As far as Canada is concerned, this will mark the end of idiotic and mutually destructive tariffs inflicted upon Canadian aluminum and other products. However, there is a major bone of contention that will arise with the Biden administration and that is the promise to halt construction of the Keystone XL pipeline carrying Alberta oil to Texas. Both the federal and Alberta governments are lobbying U.S. lawmakers to let the project go ahead. We will see what happens after Biden is inaugurated.
As far as Ukraine is concerned Biden’s election is most welcome news indeed. On the one hand, it’s goodbye to a president who had nothing but contempt for Ukraine, who slavishly followed the lead of Russian dictator Vladimir Putin, even to the point of taking his word over that of his own intelligence agencies and even went so far as to blackmail Ukraine into digging up dirt on Biden and his son, Hunter, by unconstitutionally holding back Congressionally approved military aid to Ukraine in the midst of a struggle for its survival.

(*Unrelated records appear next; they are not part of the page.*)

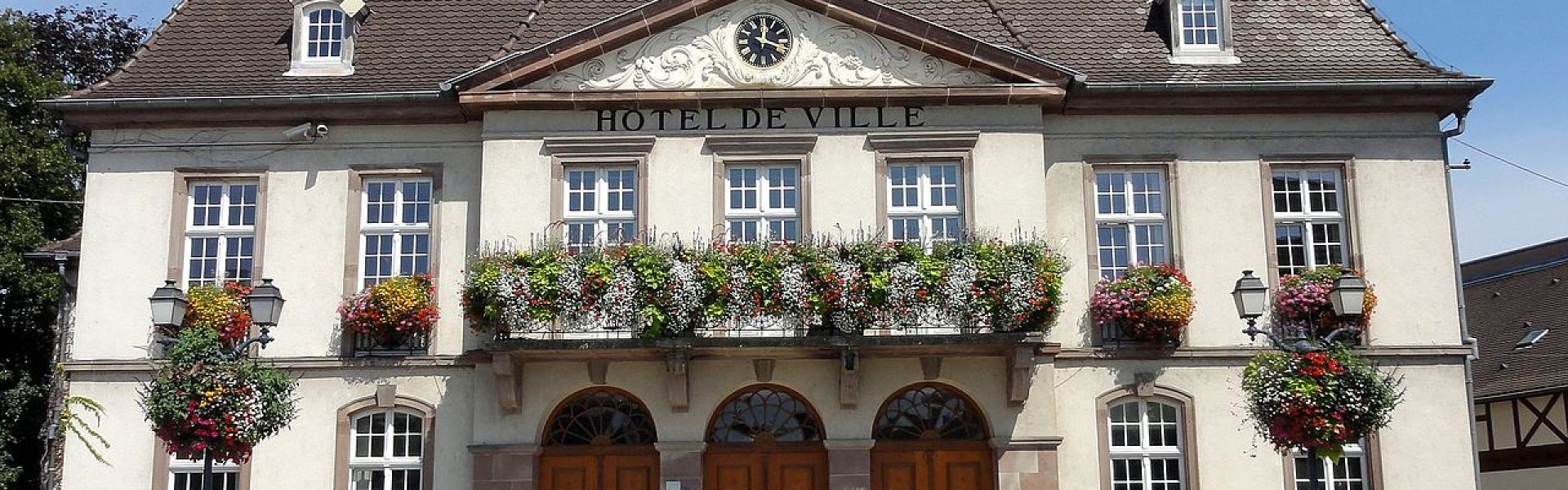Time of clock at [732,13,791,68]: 12:18
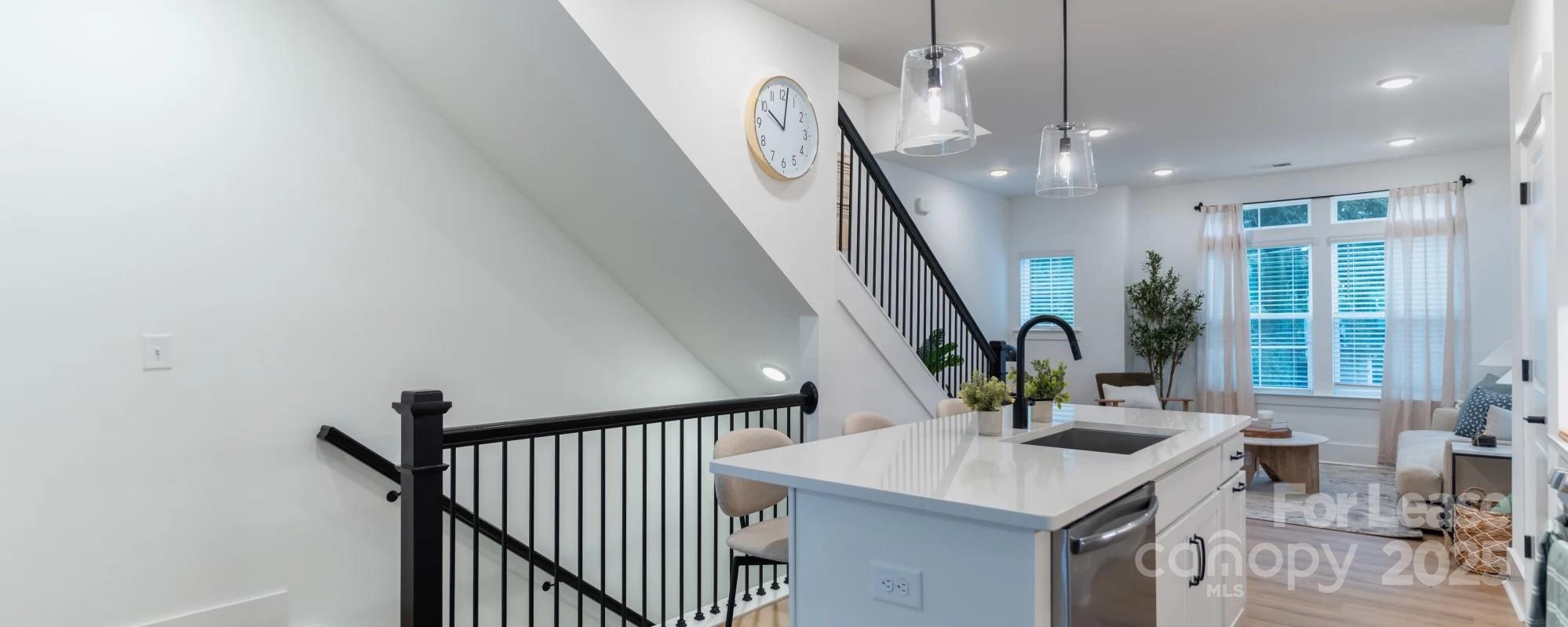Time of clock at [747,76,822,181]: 10:01
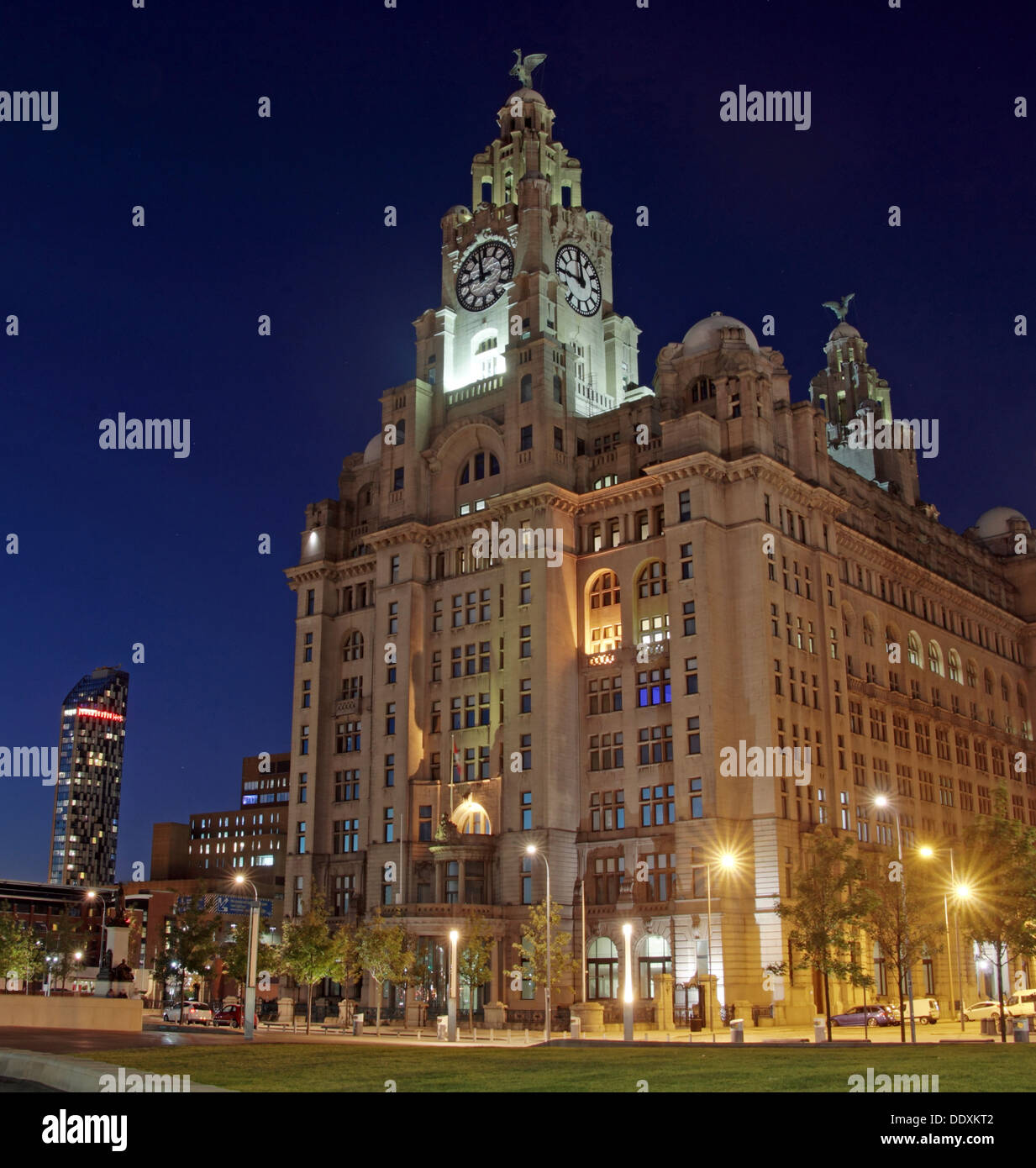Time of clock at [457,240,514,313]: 11:44
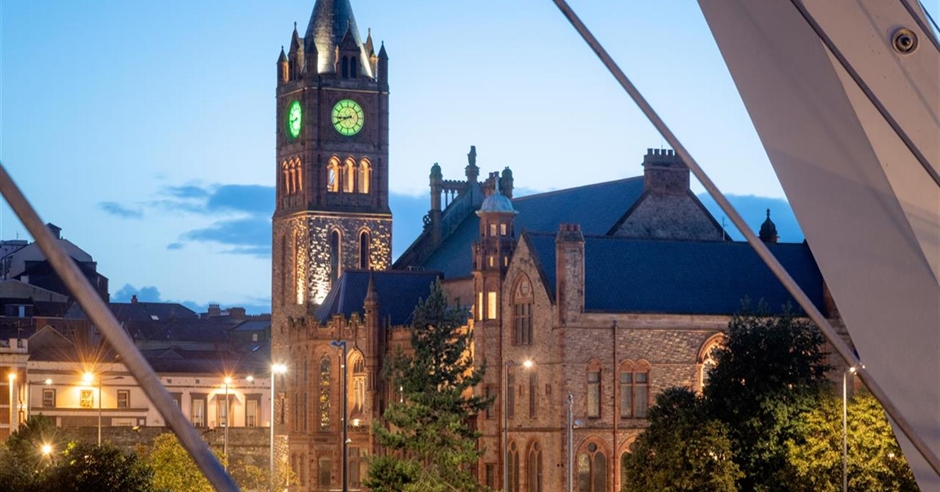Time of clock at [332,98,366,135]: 8:40
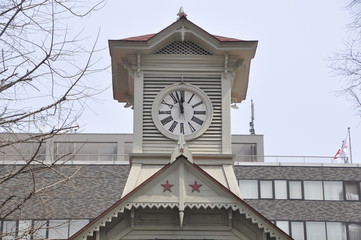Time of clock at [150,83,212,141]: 11:57
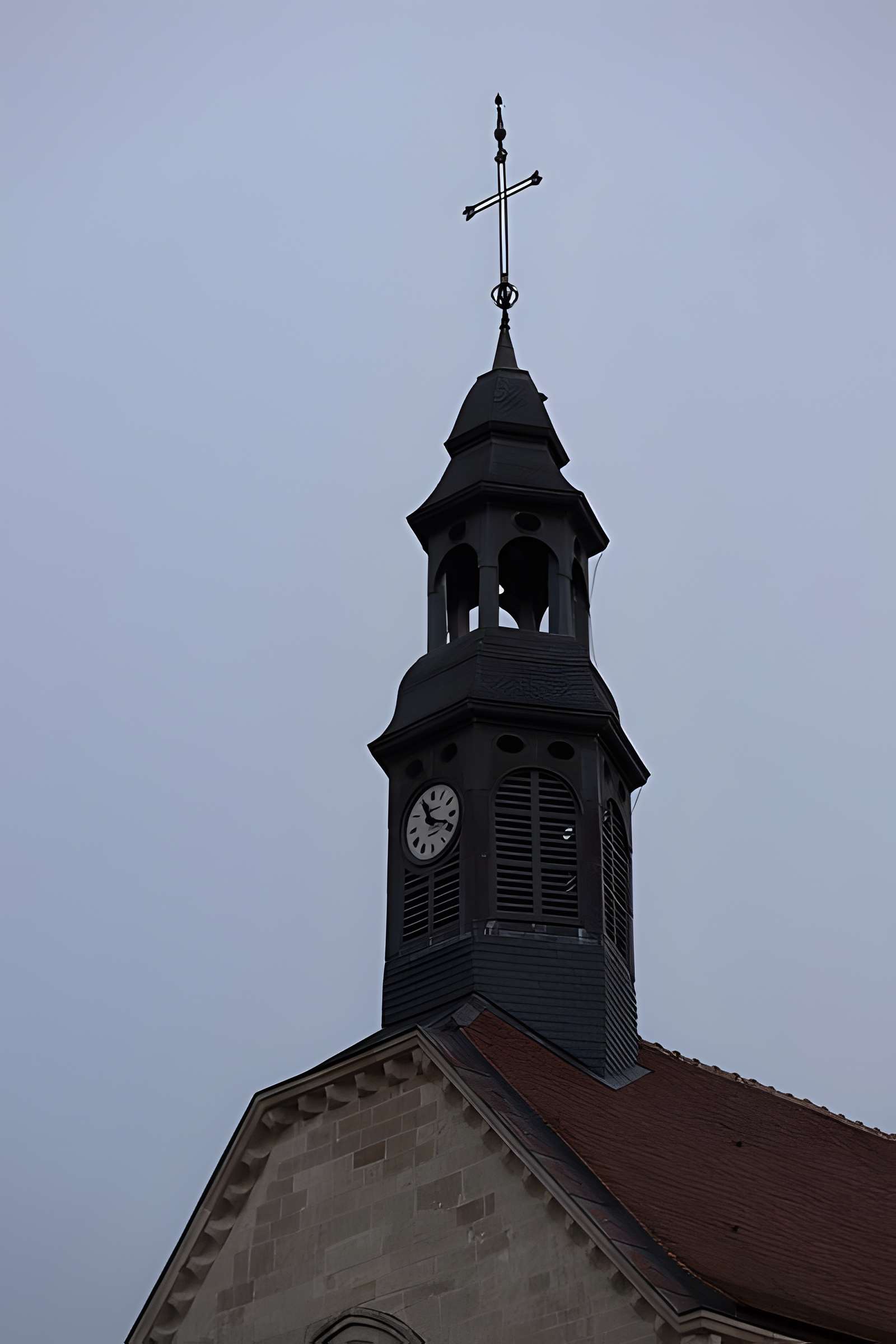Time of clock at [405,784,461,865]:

On the flip side, Biden has extensive Ukraine experience, having served as the point man to Kyiv when he was vice president during Barack Obama’s 2009-17 presidency and having made six trips to Ukraine during his eight years in the White House. He will give firm support for Ukraine in its war with the Russian Federation, will buttress the anti-corruption campaign and ensure continued bipartisan support for Ukraine in Congress.
As far as the world is concerned, this marks the end of Trump’s policy of coddling dictators while picking fights with America’s traditional allies and retreating from the international leadership role the United States has maintained since the Second World War. What we will see is a return to normalcy in international diplomacy as Biden mends fences with democratic allies while taking a strong stand against dictatorships.
So, while we look back at 2020 with a sense of relief that the year is finally coming to a close, we look forward to 2021 with more than a glimmer of hope.